Typically, criminality involves intent to commit a wrong or serious negligence. Accordingly, individuals who lack criminal intent or negligence (eg, infants) usually are not convicted of crimes. Although this exoneration appears unfair at first blush, the goals of law are to deter and punish criminal behavior, neither of which would be accomplished by punishing those without criminal intent or serious negligence.
Further complicating matters is mental illness, which may be associated with criminality. Rarely, mental illness may be a viable defense against criminality (eg, the insanity defense).
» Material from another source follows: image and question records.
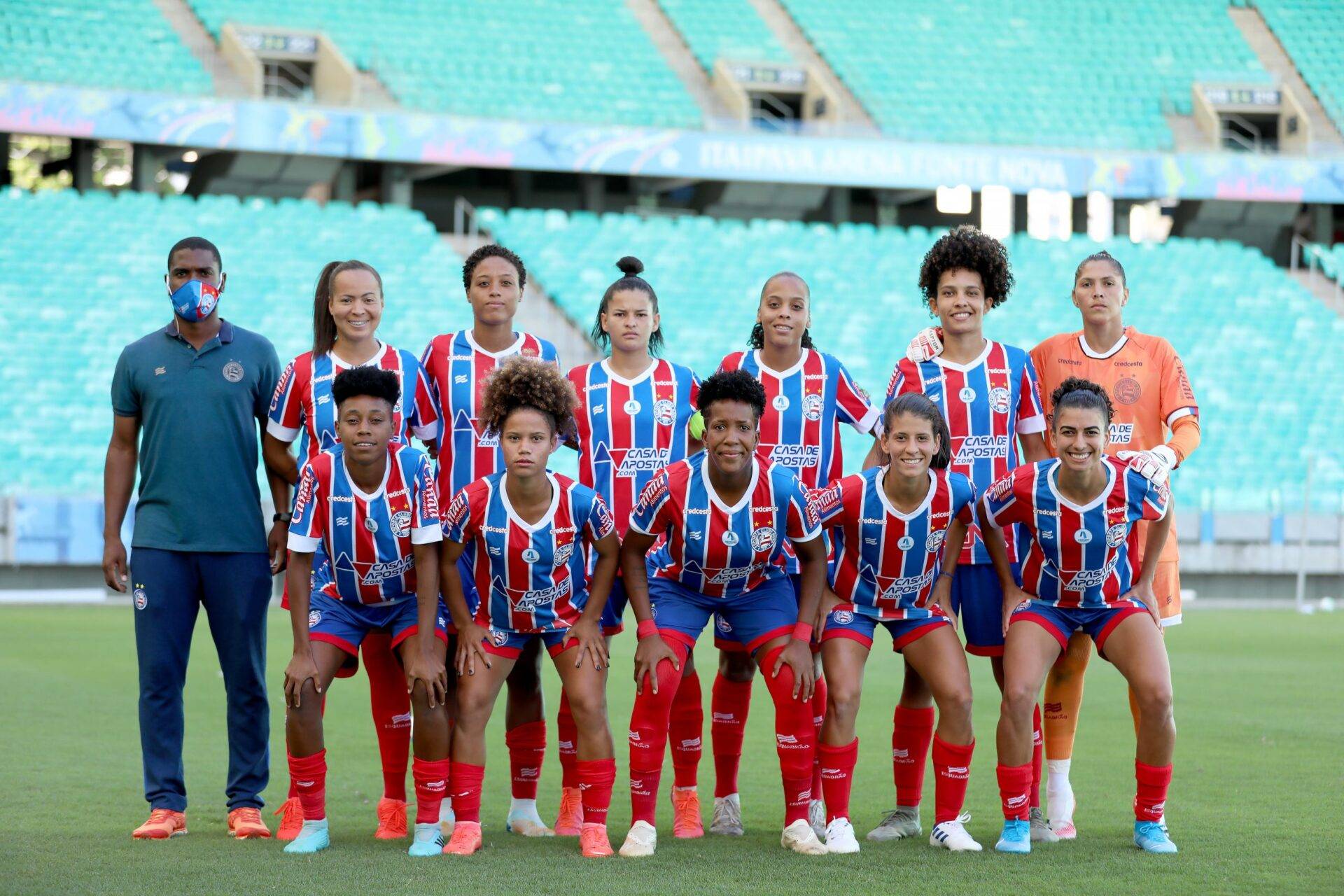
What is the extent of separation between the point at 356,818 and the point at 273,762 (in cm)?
130

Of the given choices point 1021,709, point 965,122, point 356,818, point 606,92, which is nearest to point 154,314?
point 606,92

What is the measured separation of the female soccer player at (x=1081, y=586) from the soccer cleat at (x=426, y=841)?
5.86 feet

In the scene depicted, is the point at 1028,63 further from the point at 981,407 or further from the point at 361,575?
the point at 361,575

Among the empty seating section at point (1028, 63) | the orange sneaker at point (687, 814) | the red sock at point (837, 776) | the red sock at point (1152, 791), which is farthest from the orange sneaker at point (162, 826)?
the empty seating section at point (1028, 63)

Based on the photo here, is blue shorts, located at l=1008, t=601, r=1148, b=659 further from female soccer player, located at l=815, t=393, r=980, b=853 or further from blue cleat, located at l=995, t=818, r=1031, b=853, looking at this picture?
blue cleat, located at l=995, t=818, r=1031, b=853

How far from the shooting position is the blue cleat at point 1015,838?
5059 mm

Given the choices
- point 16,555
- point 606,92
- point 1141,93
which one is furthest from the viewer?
point 1141,93

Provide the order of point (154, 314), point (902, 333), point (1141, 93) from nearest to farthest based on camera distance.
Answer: point (154, 314), point (902, 333), point (1141, 93)

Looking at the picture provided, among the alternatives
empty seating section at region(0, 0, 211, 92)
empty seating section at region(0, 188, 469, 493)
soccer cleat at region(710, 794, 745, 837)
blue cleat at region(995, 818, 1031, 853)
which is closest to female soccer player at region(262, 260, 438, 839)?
soccer cleat at region(710, 794, 745, 837)

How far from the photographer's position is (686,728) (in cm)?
563

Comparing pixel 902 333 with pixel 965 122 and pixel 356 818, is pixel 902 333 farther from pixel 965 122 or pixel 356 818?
pixel 356 818

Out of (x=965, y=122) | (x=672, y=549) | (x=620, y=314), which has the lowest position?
(x=672, y=549)

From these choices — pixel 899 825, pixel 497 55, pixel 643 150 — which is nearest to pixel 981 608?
pixel 899 825

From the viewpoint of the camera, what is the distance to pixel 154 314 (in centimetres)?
1847
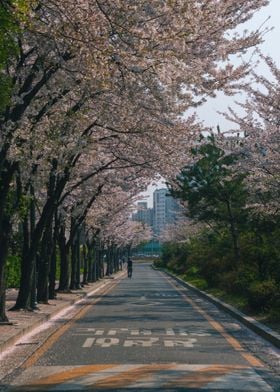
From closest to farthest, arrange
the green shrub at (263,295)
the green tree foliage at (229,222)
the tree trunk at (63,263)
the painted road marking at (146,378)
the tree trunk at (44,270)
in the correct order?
1. the painted road marking at (146,378)
2. the green shrub at (263,295)
3. the green tree foliage at (229,222)
4. the tree trunk at (44,270)
5. the tree trunk at (63,263)

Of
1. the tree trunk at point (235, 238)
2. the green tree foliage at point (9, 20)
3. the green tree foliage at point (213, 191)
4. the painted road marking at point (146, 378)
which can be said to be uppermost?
the green tree foliage at point (213, 191)

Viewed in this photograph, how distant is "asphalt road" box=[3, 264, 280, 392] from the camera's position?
9.88 metres

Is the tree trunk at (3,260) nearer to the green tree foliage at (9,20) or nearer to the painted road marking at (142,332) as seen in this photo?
the painted road marking at (142,332)

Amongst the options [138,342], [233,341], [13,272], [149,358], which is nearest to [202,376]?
[149,358]

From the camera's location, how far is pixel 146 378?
10281 mm

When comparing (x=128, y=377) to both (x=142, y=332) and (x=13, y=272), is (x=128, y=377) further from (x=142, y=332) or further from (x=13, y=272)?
(x=13, y=272)

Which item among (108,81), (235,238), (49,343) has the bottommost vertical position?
(49,343)

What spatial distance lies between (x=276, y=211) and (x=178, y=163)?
3.40m

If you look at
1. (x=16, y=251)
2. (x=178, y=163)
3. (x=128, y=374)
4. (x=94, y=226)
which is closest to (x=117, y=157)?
(x=178, y=163)

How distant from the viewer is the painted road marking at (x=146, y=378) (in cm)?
965

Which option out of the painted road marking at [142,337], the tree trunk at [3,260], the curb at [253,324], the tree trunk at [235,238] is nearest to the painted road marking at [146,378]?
the painted road marking at [142,337]

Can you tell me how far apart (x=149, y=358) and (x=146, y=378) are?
210 centimetres

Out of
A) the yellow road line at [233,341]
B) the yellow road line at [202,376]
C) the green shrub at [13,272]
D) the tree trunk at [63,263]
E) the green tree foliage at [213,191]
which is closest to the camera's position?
the yellow road line at [202,376]

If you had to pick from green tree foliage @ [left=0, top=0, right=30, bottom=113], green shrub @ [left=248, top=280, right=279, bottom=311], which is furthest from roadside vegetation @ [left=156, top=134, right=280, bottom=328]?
green tree foliage @ [left=0, top=0, right=30, bottom=113]
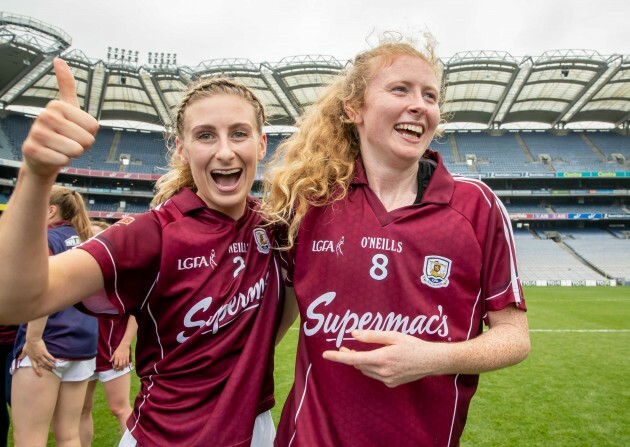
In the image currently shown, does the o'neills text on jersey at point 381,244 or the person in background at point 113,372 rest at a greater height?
the o'neills text on jersey at point 381,244

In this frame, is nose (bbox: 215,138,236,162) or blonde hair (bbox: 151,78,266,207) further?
blonde hair (bbox: 151,78,266,207)

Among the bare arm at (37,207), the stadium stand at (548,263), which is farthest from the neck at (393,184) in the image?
the stadium stand at (548,263)

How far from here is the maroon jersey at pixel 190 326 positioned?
5.74 feet

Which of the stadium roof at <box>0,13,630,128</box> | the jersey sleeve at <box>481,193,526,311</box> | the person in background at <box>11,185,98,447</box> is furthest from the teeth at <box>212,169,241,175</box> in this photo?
the stadium roof at <box>0,13,630,128</box>

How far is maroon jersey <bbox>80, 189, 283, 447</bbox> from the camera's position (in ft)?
5.74

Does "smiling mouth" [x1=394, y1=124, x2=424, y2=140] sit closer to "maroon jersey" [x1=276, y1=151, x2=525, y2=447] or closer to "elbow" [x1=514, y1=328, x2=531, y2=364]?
"maroon jersey" [x1=276, y1=151, x2=525, y2=447]

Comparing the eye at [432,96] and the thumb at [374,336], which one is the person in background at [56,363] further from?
the eye at [432,96]

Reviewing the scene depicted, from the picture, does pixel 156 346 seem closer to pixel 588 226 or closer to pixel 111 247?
pixel 111 247

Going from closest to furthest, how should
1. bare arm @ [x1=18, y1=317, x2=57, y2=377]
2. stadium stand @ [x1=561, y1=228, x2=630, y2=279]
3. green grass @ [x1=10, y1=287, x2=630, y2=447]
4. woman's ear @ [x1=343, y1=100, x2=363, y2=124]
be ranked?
woman's ear @ [x1=343, y1=100, x2=363, y2=124], bare arm @ [x1=18, y1=317, x2=57, y2=377], green grass @ [x1=10, y1=287, x2=630, y2=447], stadium stand @ [x1=561, y1=228, x2=630, y2=279]

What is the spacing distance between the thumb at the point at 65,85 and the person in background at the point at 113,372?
3.31 metres

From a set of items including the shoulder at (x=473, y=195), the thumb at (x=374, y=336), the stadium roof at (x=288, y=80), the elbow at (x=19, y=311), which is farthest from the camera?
the stadium roof at (x=288, y=80)

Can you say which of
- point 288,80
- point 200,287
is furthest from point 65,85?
point 288,80

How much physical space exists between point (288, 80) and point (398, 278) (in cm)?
2959

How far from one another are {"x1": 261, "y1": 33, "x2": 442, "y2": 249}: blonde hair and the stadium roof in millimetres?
22749
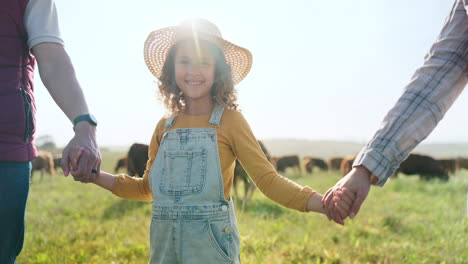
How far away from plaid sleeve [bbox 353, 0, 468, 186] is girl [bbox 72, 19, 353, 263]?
30 cm

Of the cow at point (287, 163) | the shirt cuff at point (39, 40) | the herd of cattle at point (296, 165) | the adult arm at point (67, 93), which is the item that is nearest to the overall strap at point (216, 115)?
the adult arm at point (67, 93)

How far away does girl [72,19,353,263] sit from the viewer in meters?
2.37

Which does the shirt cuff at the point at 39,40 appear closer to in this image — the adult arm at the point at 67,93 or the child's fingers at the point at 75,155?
the adult arm at the point at 67,93

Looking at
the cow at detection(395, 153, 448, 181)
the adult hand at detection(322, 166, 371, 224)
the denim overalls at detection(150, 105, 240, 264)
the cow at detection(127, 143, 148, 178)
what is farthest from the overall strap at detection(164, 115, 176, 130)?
the cow at detection(395, 153, 448, 181)

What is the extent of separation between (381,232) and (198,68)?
498 centimetres

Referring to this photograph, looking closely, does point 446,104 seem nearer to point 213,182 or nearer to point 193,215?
point 213,182

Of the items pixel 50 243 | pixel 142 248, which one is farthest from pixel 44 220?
pixel 142 248

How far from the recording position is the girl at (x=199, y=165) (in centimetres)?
237

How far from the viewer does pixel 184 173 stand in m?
2.43

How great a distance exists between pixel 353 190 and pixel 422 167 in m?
20.9

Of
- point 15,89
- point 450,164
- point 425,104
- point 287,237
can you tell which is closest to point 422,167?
point 450,164

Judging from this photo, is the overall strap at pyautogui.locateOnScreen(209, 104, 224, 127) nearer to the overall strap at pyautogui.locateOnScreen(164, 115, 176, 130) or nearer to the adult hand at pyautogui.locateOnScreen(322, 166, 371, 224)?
the overall strap at pyautogui.locateOnScreen(164, 115, 176, 130)

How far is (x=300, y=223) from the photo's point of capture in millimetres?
7320

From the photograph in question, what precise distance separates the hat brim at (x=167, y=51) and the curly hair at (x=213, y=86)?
0.17ft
Again, society would not benefit from punishing individuals who are not responsible for their behavior (though an exception exists for certain instances of serious negligence, such as manslaughter resulting from an individual’s driving under the influence of alcohol or drugs).
Different societies have different customs, philosophies, and behavioral standards, all of which impact their laws and criminal justice systems. Thus, a given individual might be treated as a criminal in one society but not in another. To complicate matters further, police, courts, and governments have some degree of flexibility in applying and enforcing laws, which determines who should be prosecuted as a criminal. For example, some societies are so intolerant of diversity that they treat political dissidents as criminals.
Because criminality is a legal issue that is relative to a particular society, it cannot be treated by means of any surgical, medical, or psychiatric interventions. However, mental illness can result in symptoms associated with criminal behavior and activity. Because those symptoms may be treatable, there is a limited sense in which some criminality could be treatable as well.
Nearly any psychiatric symptom can be associated with criminality, because such symptoms can impair judgment and violate societal norms. For example, an individual with insomnia due to major depression may fall asleep while driving and kill a pedestrian, subsequently being subjected to a manslaughter conviction.